**Items**
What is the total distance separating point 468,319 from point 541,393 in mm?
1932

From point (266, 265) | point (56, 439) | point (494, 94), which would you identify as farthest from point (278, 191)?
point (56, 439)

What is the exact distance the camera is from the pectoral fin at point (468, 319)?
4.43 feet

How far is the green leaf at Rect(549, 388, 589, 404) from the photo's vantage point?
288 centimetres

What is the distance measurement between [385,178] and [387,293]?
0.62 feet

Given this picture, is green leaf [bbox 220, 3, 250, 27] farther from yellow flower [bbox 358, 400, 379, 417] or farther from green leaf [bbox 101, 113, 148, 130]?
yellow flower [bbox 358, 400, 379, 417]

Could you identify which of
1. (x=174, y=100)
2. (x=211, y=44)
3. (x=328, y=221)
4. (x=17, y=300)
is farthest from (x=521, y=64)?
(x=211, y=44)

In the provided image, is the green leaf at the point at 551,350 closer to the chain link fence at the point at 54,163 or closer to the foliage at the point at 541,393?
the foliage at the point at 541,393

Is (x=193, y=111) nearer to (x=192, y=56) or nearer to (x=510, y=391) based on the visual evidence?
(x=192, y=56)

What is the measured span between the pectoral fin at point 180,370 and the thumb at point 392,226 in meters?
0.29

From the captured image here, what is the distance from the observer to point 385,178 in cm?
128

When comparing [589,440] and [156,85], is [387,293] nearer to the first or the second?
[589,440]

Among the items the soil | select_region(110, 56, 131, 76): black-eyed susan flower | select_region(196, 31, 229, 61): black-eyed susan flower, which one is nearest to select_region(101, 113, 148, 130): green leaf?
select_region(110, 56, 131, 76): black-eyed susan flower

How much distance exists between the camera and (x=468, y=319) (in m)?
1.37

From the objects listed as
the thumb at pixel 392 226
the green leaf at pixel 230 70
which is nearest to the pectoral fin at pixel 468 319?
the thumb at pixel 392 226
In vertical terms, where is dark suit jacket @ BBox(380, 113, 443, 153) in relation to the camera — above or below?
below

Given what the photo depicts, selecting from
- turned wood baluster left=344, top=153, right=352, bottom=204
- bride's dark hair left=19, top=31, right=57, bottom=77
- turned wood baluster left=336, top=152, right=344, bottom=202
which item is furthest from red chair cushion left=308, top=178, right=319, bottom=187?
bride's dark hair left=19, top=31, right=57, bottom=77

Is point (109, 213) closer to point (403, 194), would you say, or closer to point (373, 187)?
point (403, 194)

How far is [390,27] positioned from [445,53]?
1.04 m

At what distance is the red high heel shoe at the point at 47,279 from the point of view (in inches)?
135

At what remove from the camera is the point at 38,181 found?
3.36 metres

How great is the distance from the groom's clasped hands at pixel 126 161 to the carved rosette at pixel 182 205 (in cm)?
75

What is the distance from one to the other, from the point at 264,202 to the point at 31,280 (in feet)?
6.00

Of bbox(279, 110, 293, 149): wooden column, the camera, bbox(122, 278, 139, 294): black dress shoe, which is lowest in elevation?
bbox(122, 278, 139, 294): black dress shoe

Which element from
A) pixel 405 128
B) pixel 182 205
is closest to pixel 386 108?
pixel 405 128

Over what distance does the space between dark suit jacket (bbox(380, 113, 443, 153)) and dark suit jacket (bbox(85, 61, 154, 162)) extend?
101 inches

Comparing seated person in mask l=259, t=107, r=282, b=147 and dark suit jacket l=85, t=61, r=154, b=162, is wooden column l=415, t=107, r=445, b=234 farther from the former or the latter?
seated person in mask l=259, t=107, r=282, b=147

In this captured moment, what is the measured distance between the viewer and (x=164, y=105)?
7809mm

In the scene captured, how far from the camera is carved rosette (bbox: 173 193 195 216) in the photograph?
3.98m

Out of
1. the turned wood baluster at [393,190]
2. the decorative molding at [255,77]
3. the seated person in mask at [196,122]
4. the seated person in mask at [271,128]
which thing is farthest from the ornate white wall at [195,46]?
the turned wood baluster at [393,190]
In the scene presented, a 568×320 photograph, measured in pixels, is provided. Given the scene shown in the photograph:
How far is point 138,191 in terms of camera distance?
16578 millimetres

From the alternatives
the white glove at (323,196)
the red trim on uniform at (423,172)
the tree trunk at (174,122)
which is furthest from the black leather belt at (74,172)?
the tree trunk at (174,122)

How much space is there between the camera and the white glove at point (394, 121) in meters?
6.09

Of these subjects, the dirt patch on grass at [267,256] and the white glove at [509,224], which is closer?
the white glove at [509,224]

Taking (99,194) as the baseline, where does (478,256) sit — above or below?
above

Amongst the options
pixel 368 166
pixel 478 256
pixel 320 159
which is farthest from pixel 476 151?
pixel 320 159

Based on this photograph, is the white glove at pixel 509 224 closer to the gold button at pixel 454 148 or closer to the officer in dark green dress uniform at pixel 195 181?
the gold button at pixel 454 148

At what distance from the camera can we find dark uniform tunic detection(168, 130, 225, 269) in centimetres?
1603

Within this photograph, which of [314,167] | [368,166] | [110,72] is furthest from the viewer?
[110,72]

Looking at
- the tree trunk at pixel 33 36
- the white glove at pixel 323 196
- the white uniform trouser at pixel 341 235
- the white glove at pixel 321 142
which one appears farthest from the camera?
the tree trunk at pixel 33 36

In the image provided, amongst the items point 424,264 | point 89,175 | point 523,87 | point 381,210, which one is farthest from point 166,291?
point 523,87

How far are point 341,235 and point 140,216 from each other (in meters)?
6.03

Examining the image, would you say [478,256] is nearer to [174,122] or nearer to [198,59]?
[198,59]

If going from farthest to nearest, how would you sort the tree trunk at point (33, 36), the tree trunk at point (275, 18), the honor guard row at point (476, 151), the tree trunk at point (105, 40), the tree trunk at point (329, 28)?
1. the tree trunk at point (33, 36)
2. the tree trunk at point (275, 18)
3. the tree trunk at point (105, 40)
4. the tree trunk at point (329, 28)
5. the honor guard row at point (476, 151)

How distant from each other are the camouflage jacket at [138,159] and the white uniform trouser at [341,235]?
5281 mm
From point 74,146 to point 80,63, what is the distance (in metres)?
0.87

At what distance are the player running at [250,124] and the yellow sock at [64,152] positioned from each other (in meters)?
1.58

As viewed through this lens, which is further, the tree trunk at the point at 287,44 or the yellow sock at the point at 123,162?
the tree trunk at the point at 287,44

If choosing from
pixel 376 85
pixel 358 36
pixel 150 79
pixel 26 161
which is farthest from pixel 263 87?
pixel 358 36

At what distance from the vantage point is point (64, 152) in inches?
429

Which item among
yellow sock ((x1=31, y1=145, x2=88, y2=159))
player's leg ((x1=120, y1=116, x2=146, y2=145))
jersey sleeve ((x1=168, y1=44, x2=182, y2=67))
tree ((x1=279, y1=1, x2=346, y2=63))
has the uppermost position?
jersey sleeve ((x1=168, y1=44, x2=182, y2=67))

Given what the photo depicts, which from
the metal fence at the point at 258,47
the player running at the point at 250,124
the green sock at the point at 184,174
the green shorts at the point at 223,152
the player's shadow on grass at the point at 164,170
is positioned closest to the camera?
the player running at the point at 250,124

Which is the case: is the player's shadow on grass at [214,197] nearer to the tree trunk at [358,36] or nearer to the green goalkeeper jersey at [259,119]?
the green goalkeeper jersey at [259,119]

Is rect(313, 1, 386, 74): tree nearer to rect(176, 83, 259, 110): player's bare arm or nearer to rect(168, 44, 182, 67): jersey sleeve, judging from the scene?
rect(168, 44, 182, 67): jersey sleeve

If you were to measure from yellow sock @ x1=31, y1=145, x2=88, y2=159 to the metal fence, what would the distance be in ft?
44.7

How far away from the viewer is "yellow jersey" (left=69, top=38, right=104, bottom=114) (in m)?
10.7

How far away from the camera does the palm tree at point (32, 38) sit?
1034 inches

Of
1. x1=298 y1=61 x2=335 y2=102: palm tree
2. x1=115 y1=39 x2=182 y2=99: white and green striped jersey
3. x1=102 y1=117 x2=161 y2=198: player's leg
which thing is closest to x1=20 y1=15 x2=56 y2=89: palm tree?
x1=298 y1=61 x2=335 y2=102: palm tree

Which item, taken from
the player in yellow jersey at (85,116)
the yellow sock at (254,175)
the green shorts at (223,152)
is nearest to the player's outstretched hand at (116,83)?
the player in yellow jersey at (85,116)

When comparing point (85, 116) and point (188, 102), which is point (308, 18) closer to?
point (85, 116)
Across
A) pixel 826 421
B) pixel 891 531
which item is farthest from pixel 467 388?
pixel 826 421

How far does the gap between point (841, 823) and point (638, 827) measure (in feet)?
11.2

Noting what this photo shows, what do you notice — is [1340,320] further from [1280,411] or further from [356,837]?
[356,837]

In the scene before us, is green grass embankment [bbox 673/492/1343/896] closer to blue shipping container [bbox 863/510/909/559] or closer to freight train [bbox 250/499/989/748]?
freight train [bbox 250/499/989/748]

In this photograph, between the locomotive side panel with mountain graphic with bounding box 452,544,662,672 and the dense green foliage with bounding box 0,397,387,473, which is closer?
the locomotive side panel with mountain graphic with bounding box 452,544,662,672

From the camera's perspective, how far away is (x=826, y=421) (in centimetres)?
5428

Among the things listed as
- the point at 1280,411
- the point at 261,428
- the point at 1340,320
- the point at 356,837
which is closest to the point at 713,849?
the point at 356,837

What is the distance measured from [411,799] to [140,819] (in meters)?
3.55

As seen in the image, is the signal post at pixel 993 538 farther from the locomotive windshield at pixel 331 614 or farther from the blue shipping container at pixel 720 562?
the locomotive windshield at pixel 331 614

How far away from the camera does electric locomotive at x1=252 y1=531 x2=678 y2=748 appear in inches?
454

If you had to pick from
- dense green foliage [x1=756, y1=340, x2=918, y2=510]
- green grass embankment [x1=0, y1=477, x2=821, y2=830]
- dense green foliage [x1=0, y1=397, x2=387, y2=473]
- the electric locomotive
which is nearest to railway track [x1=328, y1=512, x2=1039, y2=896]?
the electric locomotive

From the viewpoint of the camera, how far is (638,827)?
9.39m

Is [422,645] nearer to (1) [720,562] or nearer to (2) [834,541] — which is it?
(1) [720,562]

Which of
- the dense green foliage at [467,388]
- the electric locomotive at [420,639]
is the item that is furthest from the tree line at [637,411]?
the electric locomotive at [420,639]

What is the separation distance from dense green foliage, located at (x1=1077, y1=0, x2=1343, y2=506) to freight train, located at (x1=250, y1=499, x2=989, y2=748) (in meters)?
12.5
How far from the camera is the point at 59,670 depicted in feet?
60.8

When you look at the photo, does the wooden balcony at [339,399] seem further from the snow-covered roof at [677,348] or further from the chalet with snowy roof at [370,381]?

**Set exercise**
Please return the lines from the very first one through the line containing "288 centimetres", inclusive, copying each one exactly.

**Exercise output**
What is the total distance separating point 468,319 from point 541,393 in mm?
1932

From point (266, 265) | point (56, 439) | point (494, 94), which would you identify as farthest from point (278, 191)?
point (56, 439)

What is the exact distance the camera is from the pectoral fin at point (468, 319)?
4.43 feet

How far is the green leaf at Rect(549, 388, 589, 404) from the photo's vantage point?
288 centimetres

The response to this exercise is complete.